With remarks to a civic group in Enfield recently, Superior Court Judge
Howard Scheinblum engaged in what is seldom forgiven in Connecticut's
public life: candor.

The judge asserted what can neither be denied nor acknowledged -- that
public policy on drugs doesn't work. Speaking from his 15 years of
experience on the bench, Scheinblum estimated 90 percent of criminal cases
in Connecticut are connected in some way to the pursuit of illegal drugs,
and he asserted that society would be far better off to let users of such
drugs obtain them by prescription and to be charged for them according to
their ability to pay.

That is, the judge said, drugs are not the problem, not the cause of
thievery, robbery, and violence; drug prohibitionis.

If now-illegal drugs were available to addicts by prescription, many
addicts would waste their lives away, but at least they wouldn't be robbing
and killing others for money for drugs, and drug dealers would not be
killing others over drug sales territory.

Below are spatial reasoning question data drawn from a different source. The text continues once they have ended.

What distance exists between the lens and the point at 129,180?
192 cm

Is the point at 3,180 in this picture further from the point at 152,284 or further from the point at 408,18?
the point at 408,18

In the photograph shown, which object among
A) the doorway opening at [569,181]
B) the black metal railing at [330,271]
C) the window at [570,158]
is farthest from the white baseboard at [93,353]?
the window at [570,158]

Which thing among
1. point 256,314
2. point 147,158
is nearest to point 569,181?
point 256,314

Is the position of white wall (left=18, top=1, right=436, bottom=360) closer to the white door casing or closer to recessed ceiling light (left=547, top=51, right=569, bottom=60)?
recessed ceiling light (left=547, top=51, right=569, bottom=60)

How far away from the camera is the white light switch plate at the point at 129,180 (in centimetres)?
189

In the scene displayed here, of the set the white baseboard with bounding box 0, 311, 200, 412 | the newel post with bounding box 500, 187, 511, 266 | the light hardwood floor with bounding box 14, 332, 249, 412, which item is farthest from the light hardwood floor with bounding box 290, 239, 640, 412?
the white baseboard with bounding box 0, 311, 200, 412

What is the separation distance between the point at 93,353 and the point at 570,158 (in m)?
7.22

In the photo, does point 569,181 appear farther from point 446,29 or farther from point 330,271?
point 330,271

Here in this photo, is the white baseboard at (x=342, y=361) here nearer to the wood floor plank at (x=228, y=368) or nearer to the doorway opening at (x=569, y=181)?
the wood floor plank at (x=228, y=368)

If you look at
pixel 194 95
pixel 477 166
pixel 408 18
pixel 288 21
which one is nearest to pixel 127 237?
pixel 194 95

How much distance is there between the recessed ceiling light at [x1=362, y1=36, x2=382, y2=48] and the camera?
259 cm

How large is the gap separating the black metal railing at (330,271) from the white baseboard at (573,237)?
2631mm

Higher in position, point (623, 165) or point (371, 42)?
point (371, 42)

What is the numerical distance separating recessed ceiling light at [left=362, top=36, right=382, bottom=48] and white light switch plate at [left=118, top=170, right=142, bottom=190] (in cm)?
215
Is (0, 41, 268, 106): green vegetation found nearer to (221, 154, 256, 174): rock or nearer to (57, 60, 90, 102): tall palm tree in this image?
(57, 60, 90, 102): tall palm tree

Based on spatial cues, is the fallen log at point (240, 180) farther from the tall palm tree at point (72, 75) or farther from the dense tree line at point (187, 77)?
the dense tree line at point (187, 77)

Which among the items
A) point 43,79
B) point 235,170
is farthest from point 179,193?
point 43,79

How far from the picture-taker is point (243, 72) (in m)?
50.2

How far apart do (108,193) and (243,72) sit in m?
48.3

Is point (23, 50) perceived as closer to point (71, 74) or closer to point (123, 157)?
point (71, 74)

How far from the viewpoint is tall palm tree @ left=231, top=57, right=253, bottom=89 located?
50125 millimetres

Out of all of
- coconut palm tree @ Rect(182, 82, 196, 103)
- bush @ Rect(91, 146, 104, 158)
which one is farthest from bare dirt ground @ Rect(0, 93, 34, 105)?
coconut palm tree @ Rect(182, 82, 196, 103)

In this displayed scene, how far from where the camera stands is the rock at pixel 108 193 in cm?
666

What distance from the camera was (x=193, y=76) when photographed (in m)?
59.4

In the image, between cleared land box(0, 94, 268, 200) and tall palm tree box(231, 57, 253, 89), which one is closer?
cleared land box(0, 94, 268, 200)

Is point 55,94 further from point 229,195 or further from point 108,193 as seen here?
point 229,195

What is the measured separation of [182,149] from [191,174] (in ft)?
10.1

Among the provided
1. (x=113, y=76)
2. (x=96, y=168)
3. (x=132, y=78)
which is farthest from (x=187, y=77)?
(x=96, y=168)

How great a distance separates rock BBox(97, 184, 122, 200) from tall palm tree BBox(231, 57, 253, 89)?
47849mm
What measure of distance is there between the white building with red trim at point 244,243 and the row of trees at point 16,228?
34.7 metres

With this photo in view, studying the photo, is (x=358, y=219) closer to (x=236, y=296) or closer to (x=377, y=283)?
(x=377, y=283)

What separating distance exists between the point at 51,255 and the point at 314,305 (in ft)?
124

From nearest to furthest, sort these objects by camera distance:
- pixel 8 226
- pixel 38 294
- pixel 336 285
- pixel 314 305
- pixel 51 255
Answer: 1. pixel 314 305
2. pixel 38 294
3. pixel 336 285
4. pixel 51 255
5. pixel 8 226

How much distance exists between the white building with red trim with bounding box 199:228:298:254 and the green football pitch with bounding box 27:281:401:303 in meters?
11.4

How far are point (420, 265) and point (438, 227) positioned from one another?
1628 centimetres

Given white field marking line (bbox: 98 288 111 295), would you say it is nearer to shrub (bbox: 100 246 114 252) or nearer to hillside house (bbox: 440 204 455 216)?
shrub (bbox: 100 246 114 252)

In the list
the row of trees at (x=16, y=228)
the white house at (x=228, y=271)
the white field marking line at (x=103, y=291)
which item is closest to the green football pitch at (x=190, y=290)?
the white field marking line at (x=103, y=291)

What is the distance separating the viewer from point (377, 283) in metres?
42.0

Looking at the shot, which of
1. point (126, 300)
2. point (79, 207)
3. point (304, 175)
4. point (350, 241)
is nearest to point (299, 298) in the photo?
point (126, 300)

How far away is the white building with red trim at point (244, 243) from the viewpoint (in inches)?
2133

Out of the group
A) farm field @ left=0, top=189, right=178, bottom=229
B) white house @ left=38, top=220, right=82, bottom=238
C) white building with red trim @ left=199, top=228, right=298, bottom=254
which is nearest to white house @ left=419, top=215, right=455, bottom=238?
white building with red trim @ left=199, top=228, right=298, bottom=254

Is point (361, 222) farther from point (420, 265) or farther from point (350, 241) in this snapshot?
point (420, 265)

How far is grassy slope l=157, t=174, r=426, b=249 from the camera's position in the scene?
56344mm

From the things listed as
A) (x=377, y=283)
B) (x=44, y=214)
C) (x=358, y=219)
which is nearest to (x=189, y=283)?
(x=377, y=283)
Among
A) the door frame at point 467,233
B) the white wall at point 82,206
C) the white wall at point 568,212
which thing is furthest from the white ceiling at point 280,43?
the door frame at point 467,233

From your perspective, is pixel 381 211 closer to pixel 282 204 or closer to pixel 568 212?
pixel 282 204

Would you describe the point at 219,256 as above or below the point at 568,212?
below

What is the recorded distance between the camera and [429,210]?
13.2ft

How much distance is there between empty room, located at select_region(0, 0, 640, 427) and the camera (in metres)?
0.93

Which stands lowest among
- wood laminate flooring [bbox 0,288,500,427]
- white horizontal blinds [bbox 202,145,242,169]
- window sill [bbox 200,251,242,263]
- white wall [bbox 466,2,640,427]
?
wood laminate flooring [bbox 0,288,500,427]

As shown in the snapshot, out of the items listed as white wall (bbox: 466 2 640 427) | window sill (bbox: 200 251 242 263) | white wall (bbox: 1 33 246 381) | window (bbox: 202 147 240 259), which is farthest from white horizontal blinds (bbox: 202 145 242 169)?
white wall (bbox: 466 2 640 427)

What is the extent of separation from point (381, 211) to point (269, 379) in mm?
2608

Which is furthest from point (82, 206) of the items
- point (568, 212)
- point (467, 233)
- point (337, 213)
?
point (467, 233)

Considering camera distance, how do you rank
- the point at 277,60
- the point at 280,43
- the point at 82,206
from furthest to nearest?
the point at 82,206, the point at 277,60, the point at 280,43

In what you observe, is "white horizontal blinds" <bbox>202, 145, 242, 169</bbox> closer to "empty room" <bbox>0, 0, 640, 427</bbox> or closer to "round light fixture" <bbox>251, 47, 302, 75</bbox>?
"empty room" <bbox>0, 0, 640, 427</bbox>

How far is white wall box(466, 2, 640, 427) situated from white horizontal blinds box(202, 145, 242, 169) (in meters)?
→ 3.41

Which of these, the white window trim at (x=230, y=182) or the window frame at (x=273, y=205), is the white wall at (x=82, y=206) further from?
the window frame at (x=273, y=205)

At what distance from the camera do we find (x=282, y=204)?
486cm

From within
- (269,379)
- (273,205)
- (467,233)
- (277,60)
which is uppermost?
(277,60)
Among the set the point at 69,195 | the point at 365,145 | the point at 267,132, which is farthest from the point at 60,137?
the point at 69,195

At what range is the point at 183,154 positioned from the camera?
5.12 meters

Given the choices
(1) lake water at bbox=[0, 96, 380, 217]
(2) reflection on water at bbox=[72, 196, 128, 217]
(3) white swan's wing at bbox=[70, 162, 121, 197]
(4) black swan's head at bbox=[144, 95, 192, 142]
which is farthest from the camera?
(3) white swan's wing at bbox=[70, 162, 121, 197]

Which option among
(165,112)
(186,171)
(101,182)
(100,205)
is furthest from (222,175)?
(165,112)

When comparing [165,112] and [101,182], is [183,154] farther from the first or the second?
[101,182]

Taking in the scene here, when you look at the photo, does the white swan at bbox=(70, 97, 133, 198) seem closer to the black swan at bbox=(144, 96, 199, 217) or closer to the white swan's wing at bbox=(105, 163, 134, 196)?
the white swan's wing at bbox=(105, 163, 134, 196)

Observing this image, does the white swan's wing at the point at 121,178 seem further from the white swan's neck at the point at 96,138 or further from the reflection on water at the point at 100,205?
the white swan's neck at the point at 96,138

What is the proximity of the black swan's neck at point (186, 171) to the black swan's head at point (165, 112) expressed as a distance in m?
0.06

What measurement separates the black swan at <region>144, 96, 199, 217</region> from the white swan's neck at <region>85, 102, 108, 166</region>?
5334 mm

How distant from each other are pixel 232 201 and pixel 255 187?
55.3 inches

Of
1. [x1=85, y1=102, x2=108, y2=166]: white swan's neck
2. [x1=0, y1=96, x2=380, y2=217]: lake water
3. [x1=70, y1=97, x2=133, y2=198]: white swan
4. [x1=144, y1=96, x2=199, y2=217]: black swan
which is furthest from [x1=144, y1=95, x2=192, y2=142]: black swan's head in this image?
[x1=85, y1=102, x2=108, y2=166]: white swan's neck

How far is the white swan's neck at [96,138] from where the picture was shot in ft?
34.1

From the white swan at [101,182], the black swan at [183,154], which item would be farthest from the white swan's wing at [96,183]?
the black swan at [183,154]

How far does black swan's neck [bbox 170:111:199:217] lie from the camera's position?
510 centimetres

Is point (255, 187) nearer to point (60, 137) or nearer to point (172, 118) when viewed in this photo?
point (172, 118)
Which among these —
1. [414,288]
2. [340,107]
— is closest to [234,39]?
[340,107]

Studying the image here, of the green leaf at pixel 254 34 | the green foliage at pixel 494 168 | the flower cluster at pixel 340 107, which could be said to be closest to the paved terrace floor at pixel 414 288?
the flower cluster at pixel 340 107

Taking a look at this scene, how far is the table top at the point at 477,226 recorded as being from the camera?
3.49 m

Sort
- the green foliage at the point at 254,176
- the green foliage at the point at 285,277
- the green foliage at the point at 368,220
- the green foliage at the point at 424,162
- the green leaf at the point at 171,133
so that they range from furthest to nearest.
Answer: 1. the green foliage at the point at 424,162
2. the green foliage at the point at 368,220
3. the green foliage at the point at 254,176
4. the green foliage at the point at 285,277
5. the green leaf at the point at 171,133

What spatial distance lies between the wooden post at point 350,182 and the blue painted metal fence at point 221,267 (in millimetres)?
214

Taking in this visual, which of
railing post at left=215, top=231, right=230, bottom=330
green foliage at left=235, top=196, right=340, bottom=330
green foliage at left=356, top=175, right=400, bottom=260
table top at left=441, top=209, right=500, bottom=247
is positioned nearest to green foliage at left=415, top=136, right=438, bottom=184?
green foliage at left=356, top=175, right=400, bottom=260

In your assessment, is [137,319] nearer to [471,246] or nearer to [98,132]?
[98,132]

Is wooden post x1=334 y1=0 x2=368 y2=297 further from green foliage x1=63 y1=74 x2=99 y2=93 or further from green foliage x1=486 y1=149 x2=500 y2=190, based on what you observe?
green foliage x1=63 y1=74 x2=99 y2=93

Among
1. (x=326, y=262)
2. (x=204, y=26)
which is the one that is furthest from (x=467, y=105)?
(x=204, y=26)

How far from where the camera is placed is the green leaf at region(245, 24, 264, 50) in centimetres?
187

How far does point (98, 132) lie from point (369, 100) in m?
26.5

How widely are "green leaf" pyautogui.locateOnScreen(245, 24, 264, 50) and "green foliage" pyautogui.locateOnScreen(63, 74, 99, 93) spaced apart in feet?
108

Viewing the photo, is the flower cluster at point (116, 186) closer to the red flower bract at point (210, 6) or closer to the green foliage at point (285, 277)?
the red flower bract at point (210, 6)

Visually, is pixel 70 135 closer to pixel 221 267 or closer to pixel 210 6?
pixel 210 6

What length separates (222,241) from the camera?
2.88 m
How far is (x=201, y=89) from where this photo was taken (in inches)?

Most violent crime would disappear.

Sensible as this might seem -- after all, despite drug criminalization,
illegal drugs are more prevalent than ever; the legal drugs, alcohol and
tobacco, claim so many more lives than illegal drugs; and who really cares
how people waste their lives as long as they don't hurt others?-- the judge
said any departure from futile drug policy would be blocked by "vested
interests." For if drug prohibition crime ended, the judge said,
Connecticut wouldn't need as many police, courts, prisons, drug programs
and so forth.

Judge Scheinblum's analysis only seems cynical, but it has been borne out
by the political action of Connecticut's prison guards union against the
transfer of inmates to prisons out of state where costs of imprisonment are
lower. The families of prisoners have protested as well, but the union
didn't care about prisoner welfare; it cared about losing business.

The judge's analysis also has been borne out by state government's refusal
to audit drug-criminalization policy. The policy's failure is obvious, but
politicians are paralyzed by fear of the policy's financial beneficiaries
and the fear of asking the public to challenge old but faulty assumptions.

As with many other policies in Connecticut that are never evaluated for
results, the "war on drugs" is not meant to be won; it is meant to be
waged. Even its racially disproportionate casualties are not enough to
prompt politicians to engage in candor like Judge Scheinblum's. Indeed,
Connecticut's politicians are happy to put half the state's young men of
color in prison if the other half can be hired to guard them.